What to produce. Please answer from the snow and tobogganing post below: who did the writer's childhood toboggan originally belong to?

Quoted passage.
:::
It’s been all go this week. Snow has fallen (snow on snow) and it’s been fucking freezing (pardon my French) all week. We’ve had about 8 inches of snow, going by the pile on top of the wheelie bins, but the first four inches melted a bit before the second four arrived so it was only ankle deep here in town. Still looked cool though (see photos). What I like about snow is the way it lets you see the world anew; the same old same old, yet so different. I don’t know about you, but a quick dose of snow always helps me to appreciate my surroundings more. For us, here, there was just enough to be pretty and fun and not so much that things began to get a bit dicey.

That said, I believe there are folks out towards Norwich who have seen some impressively big drifts and now have a good grasp of how the average raspberry feels atop a pavlova. While others have no power. Definitely less fun for them.

On Friday, after school, I took McMini tobogganing. Our sledge is a plastic one, but slightly different to the usual in that it has a raised back and a lowered front. Apart from the fact makes the thing look more like a boat it also makes steering harder and you can’t use it lying down, face first. That didn’t stop fourteen stones of British lard from careening down the hill though – I lay back, skeleton style – but McMini was rather more cautious. I understood his reticence, my first memory of tobogganing is of me, my brother and my dad, all sitting on our toboggan and feeling very frightened.

Judging by the size of our toboggan, I must have been very small, in fact I’m amazed that the three of us fitted on. My misgivings soon disappeared when I discovered I could lie on it and proceed face first. Our toboggan was some ancient thing that had belonged to my mother as a child so it had steering, which helped.

On the down side though manoeuvrable, it was extremely fast – although that was also an up, in many respects. I remember visiting my uncle, aunt and cousins in Kew over New Year – a visit that was famously cut short after I ate an icicle off the bottom of a car and was violently sick about fourteen times but that’s another story. Where was I? Ah yes, tobogganing with my cousins. We took our toboggan to a hill in Richmond Park. It was icy, very steep and rammed with other folks on toboggans, mostly plastic ones or the Blue Peter home build (like the one my cousins had). All were going very slowly.
:::
Supplied information.
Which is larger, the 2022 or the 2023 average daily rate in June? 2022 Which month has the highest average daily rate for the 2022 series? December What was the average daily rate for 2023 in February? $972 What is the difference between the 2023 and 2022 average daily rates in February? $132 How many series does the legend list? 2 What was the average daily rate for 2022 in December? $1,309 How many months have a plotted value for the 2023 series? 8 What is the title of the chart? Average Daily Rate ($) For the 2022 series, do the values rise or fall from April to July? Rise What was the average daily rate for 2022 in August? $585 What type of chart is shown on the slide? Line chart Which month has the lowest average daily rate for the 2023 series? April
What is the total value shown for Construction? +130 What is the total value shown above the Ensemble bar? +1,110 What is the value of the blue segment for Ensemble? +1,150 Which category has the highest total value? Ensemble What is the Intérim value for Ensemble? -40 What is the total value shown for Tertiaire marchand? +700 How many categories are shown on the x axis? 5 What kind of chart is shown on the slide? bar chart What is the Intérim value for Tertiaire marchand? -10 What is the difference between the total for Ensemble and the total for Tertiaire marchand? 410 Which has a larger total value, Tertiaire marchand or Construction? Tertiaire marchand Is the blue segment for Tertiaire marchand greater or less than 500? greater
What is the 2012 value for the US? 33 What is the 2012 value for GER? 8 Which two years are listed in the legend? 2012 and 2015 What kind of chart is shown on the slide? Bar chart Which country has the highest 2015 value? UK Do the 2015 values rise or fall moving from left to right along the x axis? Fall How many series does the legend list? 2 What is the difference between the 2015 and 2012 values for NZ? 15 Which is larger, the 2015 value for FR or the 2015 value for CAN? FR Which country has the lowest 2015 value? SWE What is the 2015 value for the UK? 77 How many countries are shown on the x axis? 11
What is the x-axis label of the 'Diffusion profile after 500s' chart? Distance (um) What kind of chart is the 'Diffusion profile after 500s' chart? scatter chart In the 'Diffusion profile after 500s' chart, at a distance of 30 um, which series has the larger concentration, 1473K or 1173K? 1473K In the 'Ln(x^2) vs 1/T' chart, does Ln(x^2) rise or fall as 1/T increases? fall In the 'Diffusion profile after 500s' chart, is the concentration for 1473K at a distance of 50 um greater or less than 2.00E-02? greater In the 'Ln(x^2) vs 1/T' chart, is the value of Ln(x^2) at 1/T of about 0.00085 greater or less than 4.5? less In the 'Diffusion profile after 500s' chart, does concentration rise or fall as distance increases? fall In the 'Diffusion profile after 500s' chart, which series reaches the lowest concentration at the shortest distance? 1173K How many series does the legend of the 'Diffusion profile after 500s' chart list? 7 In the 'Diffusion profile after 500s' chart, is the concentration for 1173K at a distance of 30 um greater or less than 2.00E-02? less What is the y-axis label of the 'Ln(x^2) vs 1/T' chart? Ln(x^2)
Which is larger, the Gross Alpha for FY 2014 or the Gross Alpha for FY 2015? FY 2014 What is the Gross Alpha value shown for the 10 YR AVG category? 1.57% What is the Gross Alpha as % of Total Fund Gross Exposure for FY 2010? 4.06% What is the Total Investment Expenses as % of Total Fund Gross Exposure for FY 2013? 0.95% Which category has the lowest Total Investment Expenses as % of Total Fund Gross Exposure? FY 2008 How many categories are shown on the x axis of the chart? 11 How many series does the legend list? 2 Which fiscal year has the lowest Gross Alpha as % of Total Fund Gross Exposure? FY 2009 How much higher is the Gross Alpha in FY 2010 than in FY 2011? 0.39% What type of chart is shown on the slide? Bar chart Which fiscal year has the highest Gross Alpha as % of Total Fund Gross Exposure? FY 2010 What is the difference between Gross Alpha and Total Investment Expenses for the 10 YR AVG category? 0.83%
:::
Task output. It belonged to the writer's mother when she was a child.